### Trecho fornecido

Escrito por: Gabriel Valery, da RBA
Instalação no Parque Ibirapuera, em São Paulo, recebe 180 mil pessoas por ano, e mantêm acervo de 7 mil peças. "Não querem que a sociedade se posicione politicamente", diz coordenadora de Educação
O Museu Afro Brasil, que fica no Parque do Ibirapuera, em São Paulo, corre o risco de fechar as portas. O cenário é reflexo da política do governador João Doria (PSDB), que anunciou um corte de até 23% no orçamento da secretaria de Cultura do estado. Agora, os trabalhadores do museu estão mobilizados para tentar reverter tal decisão, além de estarem contando cada real na ponta do lápis para manter o mínimo do funcionamento.
O problema é que a instituição já funciona no limite desde 2015. A coordenadora do núcleo de Educação do museu, Neide Almeida, conversou com a RBA sobre o cenário de terra devastada que o corte deve deixar na cultura do estado mais rico do país. "Quando vemos uma postura como esta de um governo, vejo como um sinal de que não querem que a gente reflita, não querem questionamentos, não querem que a sociedade se posicione politicamente", disse.
O museu recebe, anualmente, 180 mil visitantes, um total de quase 2 milhões de visitantes desde 2009. Além de dezenas de exposições por ano, a entidade conta com um acervo de mais de 7 mil obras, uma biblioteca com 12 mil títulos, além de um teatro (Ruth Souza). Do total anual de visitantes, por volta de 40 mil são estudantes, o que é relevante pela relação entre cultura e educação.
"Sabemos que, quando a cultura é atingida, como agora, a educação também é", afirma Neide. "A grande parte dos estudantes que recebemos são de escolas públicas. Quando vemos um equipamento cultural fechar, isso reflete negativamente nos processos educativos. O papel da cultura é fundamental, tanto do ponto de vista do que podemos produzir, como o que refletimos a partir da produção", completa.

######

| Requisitos do exercício |
1/ Devolva, sem nenhuma alteração, tudo o que vai de "O museu recebe, anualmente, 180" até "cultura e educação." na reportagem sobre o Museu Afro Brasil.
2/ Segundo a reportagem sobre o Museu Afro Brasil, quantos estudantes o museu recebe por ano, aproximadamente?

### Material fornecido

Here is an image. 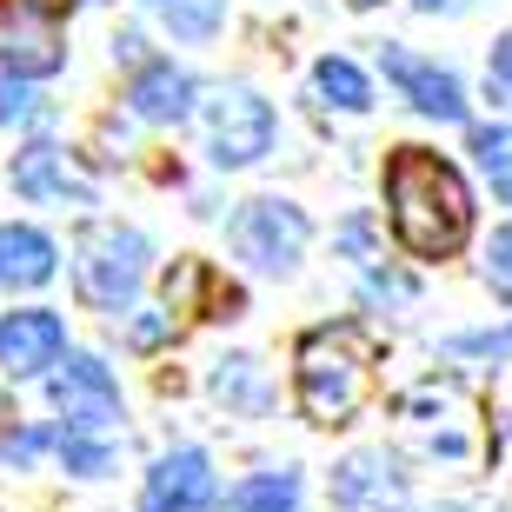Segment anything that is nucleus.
<instances>
[{
	"label": "nucleus",
	"instance_id": "nucleus-1",
	"mask_svg": "<svg viewBox=\"0 0 512 512\" xmlns=\"http://www.w3.org/2000/svg\"><path fill=\"white\" fill-rule=\"evenodd\" d=\"M386 207H393L399 247L419 253V260H446L473 233V193H466V180L426 147H399L386 160Z\"/></svg>",
	"mask_w": 512,
	"mask_h": 512
},
{
	"label": "nucleus",
	"instance_id": "nucleus-2",
	"mask_svg": "<svg viewBox=\"0 0 512 512\" xmlns=\"http://www.w3.org/2000/svg\"><path fill=\"white\" fill-rule=\"evenodd\" d=\"M373 393V346L360 326H313L300 340V406L320 426H346Z\"/></svg>",
	"mask_w": 512,
	"mask_h": 512
},
{
	"label": "nucleus",
	"instance_id": "nucleus-3",
	"mask_svg": "<svg viewBox=\"0 0 512 512\" xmlns=\"http://www.w3.org/2000/svg\"><path fill=\"white\" fill-rule=\"evenodd\" d=\"M74 280L100 313H120L140 293V280H147V240L133 227H114V220L87 227L74 240Z\"/></svg>",
	"mask_w": 512,
	"mask_h": 512
},
{
	"label": "nucleus",
	"instance_id": "nucleus-4",
	"mask_svg": "<svg viewBox=\"0 0 512 512\" xmlns=\"http://www.w3.org/2000/svg\"><path fill=\"white\" fill-rule=\"evenodd\" d=\"M233 247H240L247 266H260V273H286L306 253V213L286 207V200H253L233 220Z\"/></svg>",
	"mask_w": 512,
	"mask_h": 512
},
{
	"label": "nucleus",
	"instance_id": "nucleus-5",
	"mask_svg": "<svg viewBox=\"0 0 512 512\" xmlns=\"http://www.w3.org/2000/svg\"><path fill=\"white\" fill-rule=\"evenodd\" d=\"M0 60L14 80H34V74H54L67 60V40H60V20L40 7V0H7L0 7Z\"/></svg>",
	"mask_w": 512,
	"mask_h": 512
},
{
	"label": "nucleus",
	"instance_id": "nucleus-6",
	"mask_svg": "<svg viewBox=\"0 0 512 512\" xmlns=\"http://www.w3.org/2000/svg\"><path fill=\"white\" fill-rule=\"evenodd\" d=\"M207 147L220 167H253L266 147H273V107L247 87H233L207 107Z\"/></svg>",
	"mask_w": 512,
	"mask_h": 512
},
{
	"label": "nucleus",
	"instance_id": "nucleus-7",
	"mask_svg": "<svg viewBox=\"0 0 512 512\" xmlns=\"http://www.w3.org/2000/svg\"><path fill=\"white\" fill-rule=\"evenodd\" d=\"M333 506L340 512H413V493H406V473L386 453H353L333 473Z\"/></svg>",
	"mask_w": 512,
	"mask_h": 512
},
{
	"label": "nucleus",
	"instance_id": "nucleus-8",
	"mask_svg": "<svg viewBox=\"0 0 512 512\" xmlns=\"http://www.w3.org/2000/svg\"><path fill=\"white\" fill-rule=\"evenodd\" d=\"M54 399H60V413H67V426H74V433L107 426V419L120 413L114 373H107L100 360H87V353H74V360H67V373H54Z\"/></svg>",
	"mask_w": 512,
	"mask_h": 512
},
{
	"label": "nucleus",
	"instance_id": "nucleus-9",
	"mask_svg": "<svg viewBox=\"0 0 512 512\" xmlns=\"http://www.w3.org/2000/svg\"><path fill=\"white\" fill-rule=\"evenodd\" d=\"M386 80L433 120H459L466 114V94H459V80L446 74L439 60H419V54H406V47H386Z\"/></svg>",
	"mask_w": 512,
	"mask_h": 512
},
{
	"label": "nucleus",
	"instance_id": "nucleus-10",
	"mask_svg": "<svg viewBox=\"0 0 512 512\" xmlns=\"http://www.w3.org/2000/svg\"><path fill=\"white\" fill-rule=\"evenodd\" d=\"M213 493V473H207V453H193V446H180V453L153 459L147 473V493H140V506L147 512H200Z\"/></svg>",
	"mask_w": 512,
	"mask_h": 512
},
{
	"label": "nucleus",
	"instance_id": "nucleus-11",
	"mask_svg": "<svg viewBox=\"0 0 512 512\" xmlns=\"http://www.w3.org/2000/svg\"><path fill=\"white\" fill-rule=\"evenodd\" d=\"M60 346H67V333H60V320L40 313V306L0 320V366H7V373H40V366H54Z\"/></svg>",
	"mask_w": 512,
	"mask_h": 512
},
{
	"label": "nucleus",
	"instance_id": "nucleus-12",
	"mask_svg": "<svg viewBox=\"0 0 512 512\" xmlns=\"http://www.w3.org/2000/svg\"><path fill=\"white\" fill-rule=\"evenodd\" d=\"M14 193H27V200H87V180L67 167L60 147H27L14 160Z\"/></svg>",
	"mask_w": 512,
	"mask_h": 512
},
{
	"label": "nucleus",
	"instance_id": "nucleus-13",
	"mask_svg": "<svg viewBox=\"0 0 512 512\" xmlns=\"http://www.w3.org/2000/svg\"><path fill=\"white\" fill-rule=\"evenodd\" d=\"M127 100H133V114H140V120H180V114H187V100H193V80L180 74L173 60H160V67H140V74H133Z\"/></svg>",
	"mask_w": 512,
	"mask_h": 512
},
{
	"label": "nucleus",
	"instance_id": "nucleus-14",
	"mask_svg": "<svg viewBox=\"0 0 512 512\" xmlns=\"http://www.w3.org/2000/svg\"><path fill=\"white\" fill-rule=\"evenodd\" d=\"M0 280L7 286H47L54 280V240L34 227H0Z\"/></svg>",
	"mask_w": 512,
	"mask_h": 512
},
{
	"label": "nucleus",
	"instance_id": "nucleus-15",
	"mask_svg": "<svg viewBox=\"0 0 512 512\" xmlns=\"http://www.w3.org/2000/svg\"><path fill=\"white\" fill-rule=\"evenodd\" d=\"M220 512H300V479L293 473H260L247 486H233Z\"/></svg>",
	"mask_w": 512,
	"mask_h": 512
},
{
	"label": "nucleus",
	"instance_id": "nucleus-16",
	"mask_svg": "<svg viewBox=\"0 0 512 512\" xmlns=\"http://www.w3.org/2000/svg\"><path fill=\"white\" fill-rule=\"evenodd\" d=\"M313 87H320L333 107H346V114H360V107H373V87H366V74L353 67V60H333L326 54L320 67H313Z\"/></svg>",
	"mask_w": 512,
	"mask_h": 512
},
{
	"label": "nucleus",
	"instance_id": "nucleus-17",
	"mask_svg": "<svg viewBox=\"0 0 512 512\" xmlns=\"http://www.w3.org/2000/svg\"><path fill=\"white\" fill-rule=\"evenodd\" d=\"M473 153H479V167H486V180H493V193L512 207V127H479Z\"/></svg>",
	"mask_w": 512,
	"mask_h": 512
},
{
	"label": "nucleus",
	"instance_id": "nucleus-18",
	"mask_svg": "<svg viewBox=\"0 0 512 512\" xmlns=\"http://www.w3.org/2000/svg\"><path fill=\"white\" fill-rule=\"evenodd\" d=\"M147 7L167 20L180 40H207L213 27H220V0H147Z\"/></svg>",
	"mask_w": 512,
	"mask_h": 512
},
{
	"label": "nucleus",
	"instance_id": "nucleus-19",
	"mask_svg": "<svg viewBox=\"0 0 512 512\" xmlns=\"http://www.w3.org/2000/svg\"><path fill=\"white\" fill-rule=\"evenodd\" d=\"M213 393L227 399V406H266L260 380H253V360H227V373L213 380Z\"/></svg>",
	"mask_w": 512,
	"mask_h": 512
},
{
	"label": "nucleus",
	"instance_id": "nucleus-20",
	"mask_svg": "<svg viewBox=\"0 0 512 512\" xmlns=\"http://www.w3.org/2000/svg\"><path fill=\"white\" fill-rule=\"evenodd\" d=\"M453 353H479V360H512V326H499V333H459Z\"/></svg>",
	"mask_w": 512,
	"mask_h": 512
},
{
	"label": "nucleus",
	"instance_id": "nucleus-21",
	"mask_svg": "<svg viewBox=\"0 0 512 512\" xmlns=\"http://www.w3.org/2000/svg\"><path fill=\"white\" fill-rule=\"evenodd\" d=\"M40 107H34V87L27 80H14V74H0V120H34Z\"/></svg>",
	"mask_w": 512,
	"mask_h": 512
},
{
	"label": "nucleus",
	"instance_id": "nucleus-22",
	"mask_svg": "<svg viewBox=\"0 0 512 512\" xmlns=\"http://www.w3.org/2000/svg\"><path fill=\"white\" fill-rule=\"evenodd\" d=\"M486 280H493L499 293H512V227H499L493 247H486Z\"/></svg>",
	"mask_w": 512,
	"mask_h": 512
},
{
	"label": "nucleus",
	"instance_id": "nucleus-23",
	"mask_svg": "<svg viewBox=\"0 0 512 512\" xmlns=\"http://www.w3.org/2000/svg\"><path fill=\"white\" fill-rule=\"evenodd\" d=\"M60 459H67L74 473H100V466H107V453H100V446H87L80 433H67V439H60Z\"/></svg>",
	"mask_w": 512,
	"mask_h": 512
},
{
	"label": "nucleus",
	"instance_id": "nucleus-24",
	"mask_svg": "<svg viewBox=\"0 0 512 512\" xmlns=\"http://www.w3.org/2000/svg\"><path fill=\"white\" fill-rule=\"evenodd\" d=\"M493 94H499V100L512 107V34H506V40L493 47Z\"/></svg>",
	"mask_w": 512,
	"mask_h": 512
},
{
	"label": "nucleus",
	"instance_id": "nucleus-25",
	"mask_svg": "<svg viewBox=\"0 0 512 512\" xmlns=\"http://www.w3.org/2000/svg\"><path fill=\"white\" fill-rule=\"evenodd\" d=\"M419 14H439V7H466V0H413Z\"/></svg>",
	"mask_w": 512,
	"mask_h": 512
},
{
	"label": "nucleus",
	"instance_id": "nucleus-26",
	"mask_svg": "<svg viewBox=\"0 0 512 512\" xmlns=\"http://www.w3.org/2000/svg\"><path fill=\"white\" fill-rule=\"evenodd\" d=\"M439 512H466V506H439Z\"/></svg>",
	"mask_w": 512,
	"mask_h": 512
},
{
	"label": "nucleus",
	"instance_id": "nucleus-27",
	"mask_svg": "<svg viewBox=\"0 0 512 512\" xmlns=\"http://www.w3.org/2000/svg\"><path fill=\"white\" fill-rule=\"evenodd\" d=\"M353 7H373V0H353Z\"/></svg>",
	"mask_w": 512,
	"mask_h": 512
},
{
	"label": "nucleus",
	"instance_id": "nucleus-28",
	"mask_svg": "<svg viewBox=\"0 0 512 512\" xmlns=\"http://www.w3.org/2000/svg\"><path fill=\"white\" fill-rule=\"evenodd\" d=\"M40 7H47V0H40Z\"/></svg>",
	"mask_w": 512,
	"mask_h": 512
}]
</instances>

######

| Soluções das tarefas |
1/
O museu recebe, anualmente, 180 mil visitantes, um total de quase 2 milhões de visitantes desde 2009. Além de dezenas de exposições por ano, a entidade conta com um acervo de mais de 7 mil obras, uma biblioteca com 12 mil títulos, além de um teatro (Ruth Souza). Do total anual de visitantes, por volta de 40 mil são estudantes, o que é relevante pela relação entre cultura e educação.

2/ Cerca de 40 mil estudantes.